* Petit exercice A: D'après l'extrait d'entretien sur la Migration des moineaux, en quelle année ce film a-t-il été réalisé ?

Je vais vous donner un exemple : mon premier film, la Migration des moineaux, réalisé en 1980, avait été relégué au placard. Quand Gorbatchev est arrivé au pouvoir (Chevardnadzé était alors le chef d’Etat en Géorgie), il a appelé ce dernier depuis sa datcha sur la mer Noire et lui a demandé de lui soumettre tous les films géorgiens qui avaient justement été oubliés sur une étagère de ce placard. Ils lui ont donc été envoyés avec un interprète qui faisait la traduction synchrone car ils n’étaient pas sous-titrés en russe ; parmi ces films se trouvait le mien. Moi qui avais toujours eu maille à partir avec les studios de cinéma, je me suis retrouvé courtisé du jour au lendemain par tous les studios géorgiens qui me demandaient des scénarios. Je ne comprenais pas ce revirement soudain ; puis j’ai eu l’explication par le traducteur, qui m’a rapporté la chose suivante : Raïssa, l’épouse de Gorbatchev, qui avait regardé mon film avec lui, s’était écriée en voyant le personnage principal : « Voilà comment on doit se comporter ! Ça, c’est un homme ! ». Et Gorbatchev a ensuite appelé Chevardnadzé en lui disant tout le bien qu’il pensait du film ; ce dernier a appelé à son tour les studios en leur demandant de me remercier, ce qu’ils ont fait et ils sont subitement devenus très sympathiques avec moi. C’est donc comme cela que tout s’est décanté. Dix ans après, la Migration a été présenté à la Semaine de la Critique à Cannes, ce qui était exceptionnel car seuls de nouveaux films peuvent faire partie de la sélection. Ce que j’ai appris par la suite, c’est que les responsables du Festival de Cannes avait demandé à de nombreuses reprises à voir mon film, à sa sortie, et on leur avait rétorqué à chaque fois qu’il n’existait pas.   

GN. Vous évoquez le déboulonnage de la statue de Staline et le XXe congrès du PC en 1956 : s’agit-il d’un souvenir d’enfance ? Quel rapport la Géorgie entretient maintenant avec Staline, l’enfant du pays ?

* Jeu d'enregistrements:
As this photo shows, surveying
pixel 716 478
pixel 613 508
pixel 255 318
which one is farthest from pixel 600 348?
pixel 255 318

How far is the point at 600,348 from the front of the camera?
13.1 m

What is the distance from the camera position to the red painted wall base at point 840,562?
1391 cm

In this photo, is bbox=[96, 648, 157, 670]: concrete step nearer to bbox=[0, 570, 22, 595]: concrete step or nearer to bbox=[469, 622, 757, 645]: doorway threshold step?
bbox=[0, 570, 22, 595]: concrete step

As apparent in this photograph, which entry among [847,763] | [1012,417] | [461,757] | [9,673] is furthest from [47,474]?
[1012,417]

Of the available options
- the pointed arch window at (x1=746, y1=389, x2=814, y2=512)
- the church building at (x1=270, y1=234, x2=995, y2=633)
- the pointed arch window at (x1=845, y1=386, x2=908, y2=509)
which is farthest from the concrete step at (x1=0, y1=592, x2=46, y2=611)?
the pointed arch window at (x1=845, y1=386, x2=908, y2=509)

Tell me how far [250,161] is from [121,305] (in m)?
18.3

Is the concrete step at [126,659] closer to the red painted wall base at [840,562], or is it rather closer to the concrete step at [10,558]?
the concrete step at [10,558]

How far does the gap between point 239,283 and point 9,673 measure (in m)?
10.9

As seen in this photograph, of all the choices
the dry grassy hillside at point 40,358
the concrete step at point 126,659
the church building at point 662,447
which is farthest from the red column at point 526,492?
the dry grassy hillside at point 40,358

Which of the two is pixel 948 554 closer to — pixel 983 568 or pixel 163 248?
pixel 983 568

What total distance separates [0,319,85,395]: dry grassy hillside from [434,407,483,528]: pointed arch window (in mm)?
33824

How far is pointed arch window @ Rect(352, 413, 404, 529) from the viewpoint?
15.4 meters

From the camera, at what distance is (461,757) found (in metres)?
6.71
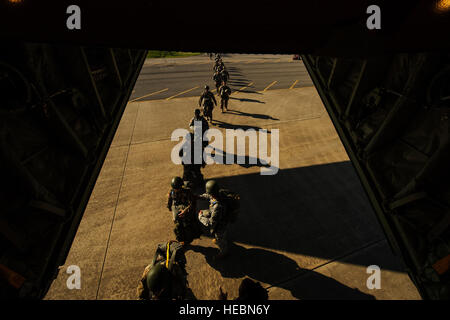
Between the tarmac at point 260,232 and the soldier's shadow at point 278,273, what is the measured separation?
2 centimetres

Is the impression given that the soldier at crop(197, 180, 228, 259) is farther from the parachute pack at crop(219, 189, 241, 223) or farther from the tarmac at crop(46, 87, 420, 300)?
the tarmac at crop(46, 87, 420, 300)

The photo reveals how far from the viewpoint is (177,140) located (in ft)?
31.1

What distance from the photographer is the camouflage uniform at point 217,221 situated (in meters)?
4.40

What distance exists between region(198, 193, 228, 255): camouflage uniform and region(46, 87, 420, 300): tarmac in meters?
0.51

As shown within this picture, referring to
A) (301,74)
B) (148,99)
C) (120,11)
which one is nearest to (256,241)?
(120,11)

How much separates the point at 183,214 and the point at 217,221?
0.80m

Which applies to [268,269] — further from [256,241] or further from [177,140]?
[177,140]

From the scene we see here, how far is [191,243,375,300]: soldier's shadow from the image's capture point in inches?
167

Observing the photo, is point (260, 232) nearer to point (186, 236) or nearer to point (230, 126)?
point (186, 236)

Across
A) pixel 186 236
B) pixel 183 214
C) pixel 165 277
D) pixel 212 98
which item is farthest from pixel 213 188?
pixel 212 98

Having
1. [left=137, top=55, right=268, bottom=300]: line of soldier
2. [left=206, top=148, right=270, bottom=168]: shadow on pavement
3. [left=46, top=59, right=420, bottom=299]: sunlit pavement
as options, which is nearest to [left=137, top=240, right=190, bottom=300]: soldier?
[left=137, top=55, right=268, bottom=300]: line of soldier
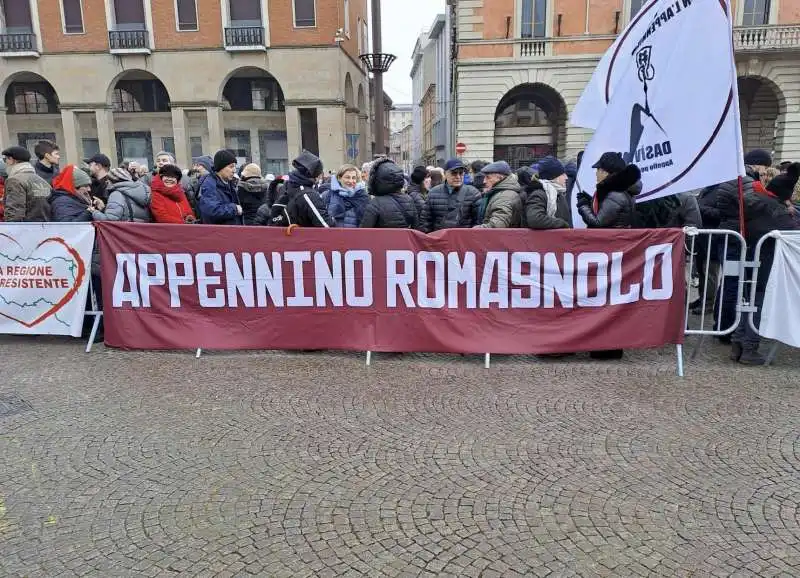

* Petit exercice B: Restituez sous forme de liste JSON de chaînes les lignes des enregistrements, à raison d'une chaîne par ligne et sans les lignes vides : commencez à la ligne qui contient « As seen in this » et arrêtez-vous après celle qui contient « 2 centimetres ». Laissez les images de côté, s'il vous plaît.

* Solution détaillée A: En 1980.

* Solution détaillée B:
[
  "As seen in this photograph, of all the choices",
  "the dry grassy hillside at point 40,358",
  "the concrete step at point 126,659",
  "the church building at point 662,447",
  "which is farthest from the red column at point 526,492?",
  "the dry grassy hillside at point 40,358",
  "Which of the two is pixel 948 554 closer to — pixel 983 568 or pixel 163 248?",
  "pixel 983 568",
  "What total distance separates [0,319,85,395]: dry grassy hillside from [434,407,483,528]: pointed arch window (in mm)?",
  "33824",
  "How far is pointed arch window @ Rect(352, 413, 404, 529) from the viewpoint?",
  "15.4 meters",
  "From the camera, at what distance is (461,757) found (in metres)?",
  "6.71",
  "Between the tarmac at point 260,232 and the soldier's shadow at point 278,273, what is the measured separation?",
  "2 centimetres"
]